AUFGABE 1
Schreib aus dem Text über Teresa von Avila ein Stück wortgetreu ab: Fang bei den Worten „Im sechsten und“ an und hör nach „die eigenen Mitschwestern?“ auf.
AUFGABE 2
Warum konnten die Nonnen laut dem Text über Teresa von Avila das Manuskript der Vita nicht lesen?
AUFGABE 3
Führ den Text über Teresa von Avila nach seinem letzten Satz weiter.

#### TEXTAUSZUG

Ein Sinn, der nur unter Frauen zirkulieren kann

Von Diana Sartori

Im sechsten und letzten Abschnitt des Textes „Warum Teresa“ von Diana Sartori geht es um das Teresa von Avilas Schreiben: Wie kann die lebendige Realität in Worte gefasst werden? Und was bedeutet es, nicht mit universalem Gültigkeitsanspruch zu schreiben, sondern konkret für die eigenen Mitschwestern?

Teil 1 – Ein kurzer Abriss von Teresas Leben
Teil 2 – Weiblicher Realismus am Beispiel Teresas
Teil 3 – Einen Ort für Wahrheit in sich finden und der Wahrheit einen Ort geben

Teil 4Einwohnende Annäherung an sich selbst
Teil 5 – Großes Begehren und praktikables Handeln

In ihren späteren Schriften ist die Bezugnahme auf die Tatsache der schon vorhandenen Beziehungen, die Teresa selbst angeregt hat und in denen das Phänomen ihrer Niederschriften sowohl eingeschrieben ist als auch begreiflich wird, das Fundament, das diese Schriften überhaupt erst ermöglicht und ihre Legitimität und sogar ihre Notwendigkeit begründet. So wird in den Klosterstiftungen sichtbar und evident, wie die große Anzahl und der Erfolg der Stiftungen der Unbeschuhten den Erzählungen Teresas zugrunde liegt. Die Niederschrift vom Weg der Vollkommenheit wiederum ist darin begründet, dass „die Nonnen dieses Klosters“ das Manuskript der Vita nicht lesen konnten, weil es sich in den Händen der kirchlichen Autorität befand, und „mich recht inständig [baten], ihnen etwas über den erwähnten Gegenstand zu sagen, so dass ich mich entschloss, ihnen zu willfahren.“ (CP, 19) Daraus ergaben sich die schon erwähnten Beobachtungen über den größeren Nutzen, den die Nonnen aus Teresas Schrift zogen, auch wenn sie, im Gegensatz zu den von Männern verfassten Unterweisungen, „schlecht geschrieben“ war. Doch diese Männer wussten zwar gut die Feder zu führen, aber sie wussten nicht, was für eine Frau wirklich wichtig ist.

########
#### VORLIEGENDE DATEN

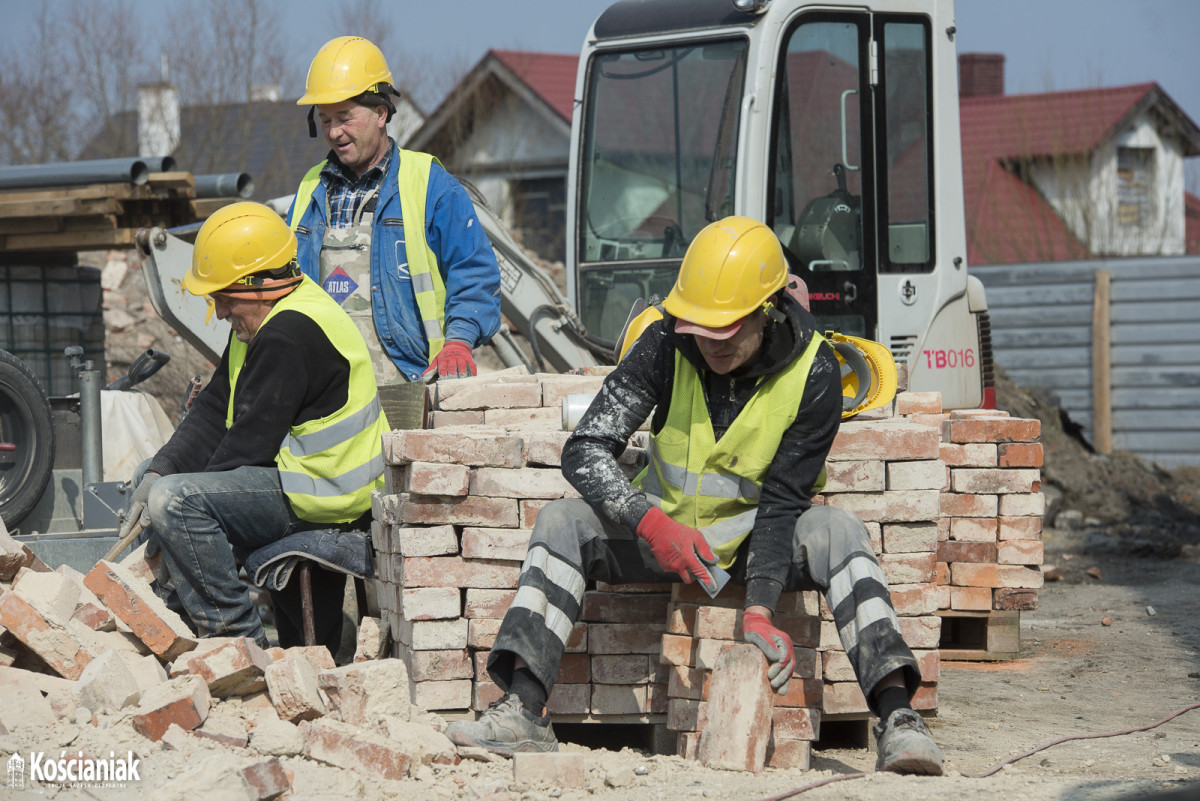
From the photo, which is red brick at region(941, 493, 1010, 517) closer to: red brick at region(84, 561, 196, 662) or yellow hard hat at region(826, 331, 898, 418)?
yellow hard hat at region(826, 331, 898, 418)

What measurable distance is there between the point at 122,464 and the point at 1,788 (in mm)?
3458

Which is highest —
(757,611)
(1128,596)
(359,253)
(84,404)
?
(359,253)

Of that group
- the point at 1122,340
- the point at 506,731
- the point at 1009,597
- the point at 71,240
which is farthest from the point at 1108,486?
the point at 506,731

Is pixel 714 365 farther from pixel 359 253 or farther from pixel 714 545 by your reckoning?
pixel 359 253

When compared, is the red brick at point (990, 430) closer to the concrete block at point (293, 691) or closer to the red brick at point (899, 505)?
the red brick at point (899, 505)

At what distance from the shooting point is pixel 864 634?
3.76 metres

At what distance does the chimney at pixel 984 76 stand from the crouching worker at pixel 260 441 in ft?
83.7

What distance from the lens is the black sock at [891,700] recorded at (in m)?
3.73

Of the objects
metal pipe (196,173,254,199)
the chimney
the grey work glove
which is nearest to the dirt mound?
metal pipe (196,173,254,199)

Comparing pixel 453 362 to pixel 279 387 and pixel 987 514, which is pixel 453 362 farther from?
pixel 987 514

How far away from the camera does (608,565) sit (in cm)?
409

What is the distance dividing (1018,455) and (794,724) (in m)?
2.38

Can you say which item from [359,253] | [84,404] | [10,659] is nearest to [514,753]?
[10,659]

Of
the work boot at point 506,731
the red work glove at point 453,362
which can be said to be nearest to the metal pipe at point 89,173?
the red work glove at point 453,362
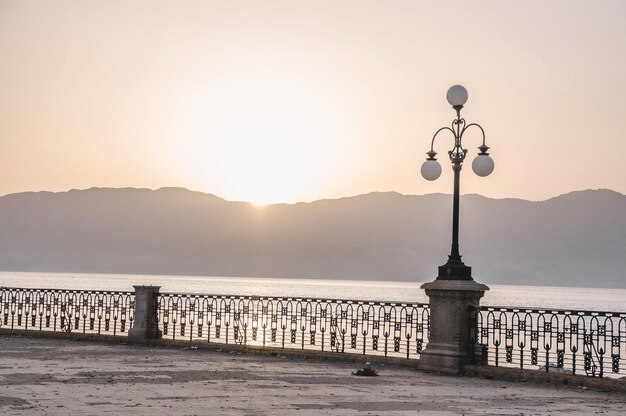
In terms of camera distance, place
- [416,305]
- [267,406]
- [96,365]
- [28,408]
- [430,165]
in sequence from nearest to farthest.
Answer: [28,408] < [267,406] < [96,365] < [430,165] < [416,305]

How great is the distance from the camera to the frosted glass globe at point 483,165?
822 inches

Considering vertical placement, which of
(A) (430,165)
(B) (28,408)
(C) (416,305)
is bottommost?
(B) (28,408)

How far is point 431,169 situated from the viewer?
846 inches

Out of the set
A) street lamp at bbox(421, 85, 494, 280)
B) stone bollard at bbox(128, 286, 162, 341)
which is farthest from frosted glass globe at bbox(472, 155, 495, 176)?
stone bollard at bbox(128, 286, 162, 341)

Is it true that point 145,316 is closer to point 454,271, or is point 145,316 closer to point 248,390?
point 454,271

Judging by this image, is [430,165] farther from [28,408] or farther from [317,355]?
[28,408]

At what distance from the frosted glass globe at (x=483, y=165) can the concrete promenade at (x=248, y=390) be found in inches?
181

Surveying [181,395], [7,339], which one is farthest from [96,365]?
[7,339]

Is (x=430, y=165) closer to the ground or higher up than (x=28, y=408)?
higher up

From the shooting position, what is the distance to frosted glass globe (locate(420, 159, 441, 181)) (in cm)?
2150

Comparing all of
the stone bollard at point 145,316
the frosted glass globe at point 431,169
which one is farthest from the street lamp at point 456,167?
the stone bollard at point 145,316

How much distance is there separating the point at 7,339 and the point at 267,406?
14410 mm

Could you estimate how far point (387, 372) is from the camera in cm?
1934

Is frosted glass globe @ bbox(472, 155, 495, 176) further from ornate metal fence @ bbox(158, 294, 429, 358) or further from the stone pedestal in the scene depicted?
ornate metal fence @ bbox(158, 294, 429, 358)
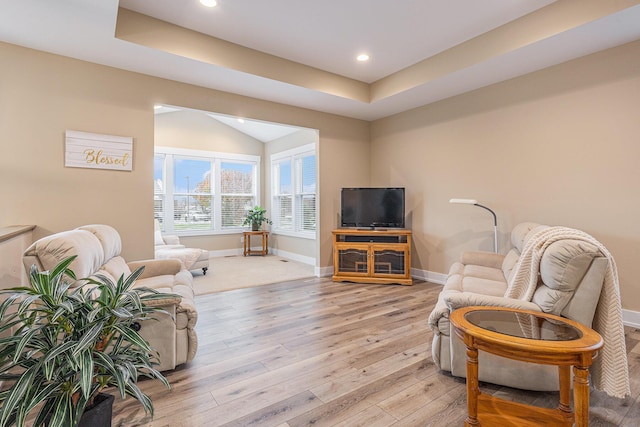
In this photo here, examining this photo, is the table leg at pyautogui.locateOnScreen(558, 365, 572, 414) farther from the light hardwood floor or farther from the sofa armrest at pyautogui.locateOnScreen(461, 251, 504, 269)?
the sofa armrest at pyautogui.locateOnScreen(461, 251, 504, 269)

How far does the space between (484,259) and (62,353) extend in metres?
3.68

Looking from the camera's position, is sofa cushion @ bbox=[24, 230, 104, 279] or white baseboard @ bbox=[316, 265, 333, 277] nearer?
sofa cushion @ bbox=[24, 230, 104, 279]

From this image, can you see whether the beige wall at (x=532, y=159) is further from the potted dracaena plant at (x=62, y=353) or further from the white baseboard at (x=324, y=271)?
the potted dracaena plant at (x=62, y=353)

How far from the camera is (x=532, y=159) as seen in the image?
351 cm

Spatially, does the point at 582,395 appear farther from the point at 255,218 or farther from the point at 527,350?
the point at 255,218

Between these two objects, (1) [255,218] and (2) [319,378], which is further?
(1) [255,218]

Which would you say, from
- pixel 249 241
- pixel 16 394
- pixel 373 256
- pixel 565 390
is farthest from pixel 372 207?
pixel 16 394

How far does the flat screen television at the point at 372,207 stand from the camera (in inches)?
186

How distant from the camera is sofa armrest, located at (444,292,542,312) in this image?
186 centimetres

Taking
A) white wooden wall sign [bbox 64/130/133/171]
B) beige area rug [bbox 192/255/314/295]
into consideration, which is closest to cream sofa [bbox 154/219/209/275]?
beige area rug [bbox 192/255/314/295]

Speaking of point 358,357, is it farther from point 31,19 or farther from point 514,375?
point 31,19

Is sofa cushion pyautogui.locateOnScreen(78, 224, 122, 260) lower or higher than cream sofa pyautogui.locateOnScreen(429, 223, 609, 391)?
higher

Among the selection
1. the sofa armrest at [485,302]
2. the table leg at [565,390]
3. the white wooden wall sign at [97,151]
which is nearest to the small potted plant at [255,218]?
the white wooden wall sign at [97,151]

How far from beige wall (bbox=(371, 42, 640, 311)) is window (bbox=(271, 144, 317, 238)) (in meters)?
1.90
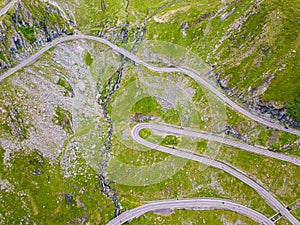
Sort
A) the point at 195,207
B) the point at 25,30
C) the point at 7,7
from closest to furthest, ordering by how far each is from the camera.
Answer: the point at 7,7
the point at 25,30
the point at 195,207

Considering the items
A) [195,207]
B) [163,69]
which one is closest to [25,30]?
[163,69]

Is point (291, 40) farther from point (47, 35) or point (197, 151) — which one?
point (47, 35)

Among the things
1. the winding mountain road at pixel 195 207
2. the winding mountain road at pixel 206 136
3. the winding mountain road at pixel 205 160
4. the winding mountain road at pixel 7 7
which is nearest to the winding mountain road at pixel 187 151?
the winding mountain road at pixel 205 160

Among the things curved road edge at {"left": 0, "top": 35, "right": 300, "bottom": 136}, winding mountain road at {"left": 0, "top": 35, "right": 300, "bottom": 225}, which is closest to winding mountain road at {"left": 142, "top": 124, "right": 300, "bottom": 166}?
winding mountain road at {"left": 0, "top": 35, "right": 300, "bottom": 225}

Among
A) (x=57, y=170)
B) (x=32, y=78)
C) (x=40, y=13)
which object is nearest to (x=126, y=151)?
(x=57, y=170)

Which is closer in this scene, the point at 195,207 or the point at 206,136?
the point at 195,207

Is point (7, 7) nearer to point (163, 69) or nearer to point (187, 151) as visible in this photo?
point (163, 69)

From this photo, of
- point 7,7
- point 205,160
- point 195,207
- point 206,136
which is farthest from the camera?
point 206,136

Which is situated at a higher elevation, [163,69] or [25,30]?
[163,69]

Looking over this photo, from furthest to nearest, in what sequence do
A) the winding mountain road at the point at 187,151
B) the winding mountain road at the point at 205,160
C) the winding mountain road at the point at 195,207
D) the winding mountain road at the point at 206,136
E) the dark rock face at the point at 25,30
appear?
the winding mountain road at the point at 206,136
the winding mountain road at the point at 205,160
the winding mountain road at the point at 195,207
the winding mountain road at the point at 187,151
the dark rock face at the point at 25,30

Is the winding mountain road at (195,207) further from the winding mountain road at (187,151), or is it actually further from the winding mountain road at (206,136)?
the winding mountain road at (206,136)
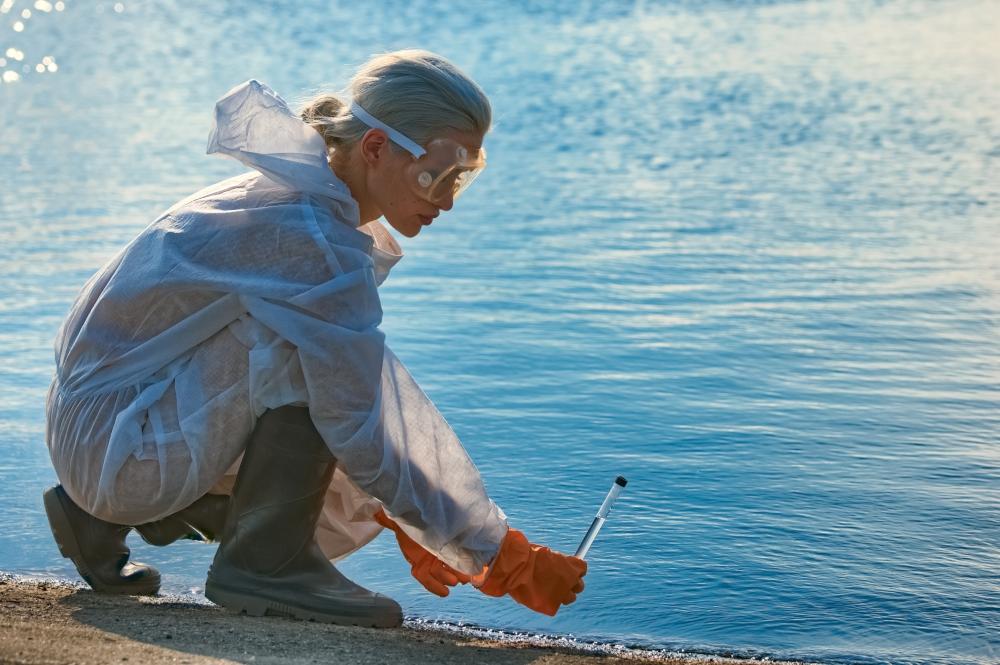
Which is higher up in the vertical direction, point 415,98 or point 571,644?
point 415,98

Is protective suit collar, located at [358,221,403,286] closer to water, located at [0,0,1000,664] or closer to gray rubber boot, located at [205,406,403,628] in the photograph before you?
gray rubber boot, located at [205,406,403,628]

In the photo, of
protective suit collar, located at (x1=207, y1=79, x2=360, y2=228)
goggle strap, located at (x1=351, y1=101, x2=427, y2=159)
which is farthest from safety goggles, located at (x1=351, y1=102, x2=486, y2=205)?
protective suit collar, located at (x1=207, y1=79, x2=360, y2=228)

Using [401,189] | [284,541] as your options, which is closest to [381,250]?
[401,189]

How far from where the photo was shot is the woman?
268cm

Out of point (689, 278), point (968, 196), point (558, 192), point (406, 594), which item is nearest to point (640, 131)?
point (558, 192)

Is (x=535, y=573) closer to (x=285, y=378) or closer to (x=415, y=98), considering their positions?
(x=285, y=378)

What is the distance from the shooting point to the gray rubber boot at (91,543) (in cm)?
289

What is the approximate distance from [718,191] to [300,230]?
517cm

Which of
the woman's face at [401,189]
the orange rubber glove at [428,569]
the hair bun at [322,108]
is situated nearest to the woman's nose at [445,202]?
the woman's face at [401,189]

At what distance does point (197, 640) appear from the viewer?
251 centimetres

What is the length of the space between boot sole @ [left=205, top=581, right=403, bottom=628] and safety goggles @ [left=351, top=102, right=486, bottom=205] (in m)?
0.81

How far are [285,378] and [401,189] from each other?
17.8 inches

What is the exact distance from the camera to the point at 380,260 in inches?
116

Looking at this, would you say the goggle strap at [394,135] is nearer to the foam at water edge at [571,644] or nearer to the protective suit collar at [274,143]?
the protective suit collar at [274,143]
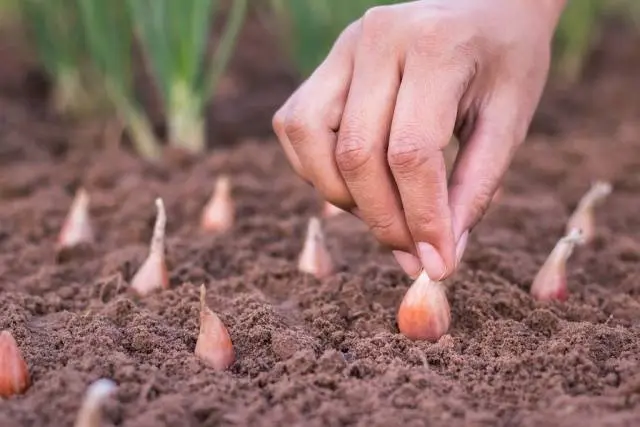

########

ANTWORT 1
Im sechsten und letzten Abschnitt des Textes „Warum Teresa“ von Diana Sartori geht es um das Teresa von Avilas Schreiben: Wie kann die lebendige Realität in Worte gefasst werden? Und was bedeutet es, nicht mit universalem Gültigkeitsanspruch zu schreiben, sondern konkret für die eigenen Mitschwestern?

ANTWORT 2
Weil es sich in den Händen der kirchlichen Autorität befand.

ANTWORT 3
Es gibt also eine gezielte weibliche Nachfrage nach Führung und Rat, die durch die schönen Traktate der Gelehrten nicht befriedigt werden kann, nämlich die der Nonnen des Klosters der Unbeschuhten. Diese Nachfrage findet ihre eigene, elementare Antwort in den Worten Teresas, die wie die Nonnen selbst eine Frau ist, nur älter und erfahrener. Eine Frau, die zudem ihren Mitschwestern Liebe entgegengebracht hat, was unerlässliche Bedingung für wahrhafte Kommunikation und Unterweisung ist. Teresa ist sich dessen völlig bewusst: „Ich weiß, dass es mir weder an Liebe noch an Verlangen fehlt, mein möglichstes dazu beizutragen, dass die Seelen meiner Schwestern im Dienste des Herrn recht große Fortschritte machen. Diese Liebe sowie mein Alter und die Erfahrung, die ich bezüglich einiger Klöster habe, können dazu beitragen, dass ich in kleinen Sachen das Rechte besser treffe als die Gelehrten.“ (CP, 20)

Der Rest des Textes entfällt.